++++ Document text
Skip to content

PLAN-resize phase 5: VHDX resize planner

Prompt

Before responding to questions or discussion points in this document, explore the instar codebase thoroughly. Read relevant source files, understand existing patterns (VMM structure, guest operation layout, shared crate conventions, call table ABI, format parsing, test infrastructure), and ground your answers in what the code actually does today. Do not speculate about the codebase when you could read it instead. Where a question touches on external concepts (VHDX format, the two-header sequence-number protocol, CRC-32C, the metadata region's GUID-keyed item table, qemu's vhdx_co_truncate behaviour), research as needed to give a confident answer. Flag any uncertainty explicitly rather than guessing.

This is a phase plan under PLAN-resize.md. Refer to that master plan for overall context. Phases 1 (skeleton + raw + shared types), 2 (qcow2 grow), 3 (qcow2 shrink), and 4 (VHD grow) are complete; phase 4's vhd::plan_grow and the VhdGrowAction / decide_dynamic_action machinery are the structural template for this phase.

Mission

Replace the UnsupportedFormat stub in plan_resize_vhdx (src/crates/resize/src/lib.rs) with a real VHDX grow planner. VHDX has no shrink support upstream in qemu, so phase 5 ships grow only. The planner:

  1. Updates the VirtualDiskSize metadata item (an 8-byte u64 LE at absolute offset metadata_region_offset + 0x10008) to the new size.
  2. If the new size requires more BAT entries than the existing BAT region holds, appends a new BAT region at end of file (preserving old entries plus PAYLOAD_BLOCK_NOT_PRESENT for the new entries) and updates both region-table copies to point at the new BAT.
  3. Commits via the two-header sequence-number dance: the inactive header gets sequence_number + 1 so it becomes the higher-numbered (and thus authoritative) header; the formerly-active header is then bumped to sequence_number + 2 to restore redundancy. Both headers carry CRC-32C checksums computed over their 4 KiB regions.
  4. Leaves log_guid = [0; 16] in both rewritten headers to signal "clean" (no pending log entries). qemu does the same on vhdx_co_truncate.

Shrink is not supported by qemu upstream. The planner rejects shrink with UnsupportedShrink; the master plan's Future-work list does not propose VHDX shrink either.

What the survey turned up

  • VhdxHeader parser (src/crates/vhdx/src/lib.rs:196,210) — fields: signature, checksum, sequence_number (u64 monotonic), log_guid (16 bytes; [0; 16] = clean), plus file_write_guid, data_write_guid, log_offset, log_length. Parser at line 210 validates signature + CRC-32C. The two-header selection rule at line 698: parser picks the header with the higher sequence_number.
++++++++
++++ Recorded data
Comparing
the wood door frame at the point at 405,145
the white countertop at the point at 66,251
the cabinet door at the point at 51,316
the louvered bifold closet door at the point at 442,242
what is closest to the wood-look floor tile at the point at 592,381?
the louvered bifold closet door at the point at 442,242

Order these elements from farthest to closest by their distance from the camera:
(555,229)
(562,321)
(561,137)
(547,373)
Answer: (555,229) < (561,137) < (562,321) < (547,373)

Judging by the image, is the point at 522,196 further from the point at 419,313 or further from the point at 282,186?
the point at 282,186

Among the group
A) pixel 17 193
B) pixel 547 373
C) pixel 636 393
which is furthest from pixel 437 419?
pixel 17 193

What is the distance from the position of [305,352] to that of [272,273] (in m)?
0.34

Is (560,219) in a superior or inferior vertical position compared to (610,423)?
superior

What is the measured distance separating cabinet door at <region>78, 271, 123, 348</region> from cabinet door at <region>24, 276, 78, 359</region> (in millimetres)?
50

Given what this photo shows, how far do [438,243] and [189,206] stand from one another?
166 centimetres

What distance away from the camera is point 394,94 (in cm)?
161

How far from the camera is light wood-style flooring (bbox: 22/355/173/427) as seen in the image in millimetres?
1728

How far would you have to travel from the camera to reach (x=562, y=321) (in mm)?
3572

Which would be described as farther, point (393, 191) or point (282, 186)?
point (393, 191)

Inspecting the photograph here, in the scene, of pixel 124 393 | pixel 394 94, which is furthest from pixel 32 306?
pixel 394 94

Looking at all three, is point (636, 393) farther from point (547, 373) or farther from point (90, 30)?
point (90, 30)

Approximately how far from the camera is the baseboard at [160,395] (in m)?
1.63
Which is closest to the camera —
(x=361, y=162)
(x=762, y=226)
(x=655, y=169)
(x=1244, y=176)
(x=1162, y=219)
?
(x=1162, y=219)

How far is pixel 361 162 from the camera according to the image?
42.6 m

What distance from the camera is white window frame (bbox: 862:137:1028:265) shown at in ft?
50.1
++++++++
** What is asked **
(1) Rewrite the paragraph of the VHDX resize plan that begins "This is a phase plan under PLAN-resize.md" as a short list that keeps its main facts.
(2) Extend the VHDX resize plan, continuing on from its last line.

** Answers in order **
(1)
- This is a phase plan under PLAN-resize.md, and that master plan gives the overall context.
- Phases 1 (skeleton + raw + shared types), 2 (qcow2 grow), 3 (qcow2 shrink), and 4 (VHD grow) are complete.
- Phase 4's vhd::plan_grow and its VhdGrowAction / decide_dynamic_action machinery are the structural template for this phase.

(2)
  • build_header(buf, sequence_number) (src/crates/vhdx/src/lib.rs:1136) — writes a complete 4 KiB header including CRC-32C at offset 4 and deterministic GUIDs derived from sequence_number bytes. log_guid stays zero.
  • Region table (src/crates/vhdx/src/lib.rs:250,261,1169) — fixed 2 entries (BAT and metadata) at offset 0x30000 and 0x40000. Each entry is GUID + file_offset + length + required. parse_region_table validates CRC-32C; build_region_table writes a fresh table with new BAT/metadata offsets and recomputes the CRC.
  • Metadata region (src/crates/vhdx/src/lib.rs:344,360,1208) — fixed 1 MiB region. Item layout: table header at offsets 0..0xC0; items at 0x10000..0x10028. VirtualDiskSize is the u64 LE at relative offset 0x10008. build_metadata writes the whole 1 MiB region; parse_metadata walks the entries by GUID.
  • BAT entries (src/crates/vhdx/src/lib.rs:158-178,1320) — 8 bytes each, encoding a 3-bit state (in bits 0–2) and an offset (in bits 20–63, MB-aligned). PAYLOAD_BLOCK_NOT_PRESENT = 0 is the unallocated marker. build_bat_entry(state, file_offset) masks correctly.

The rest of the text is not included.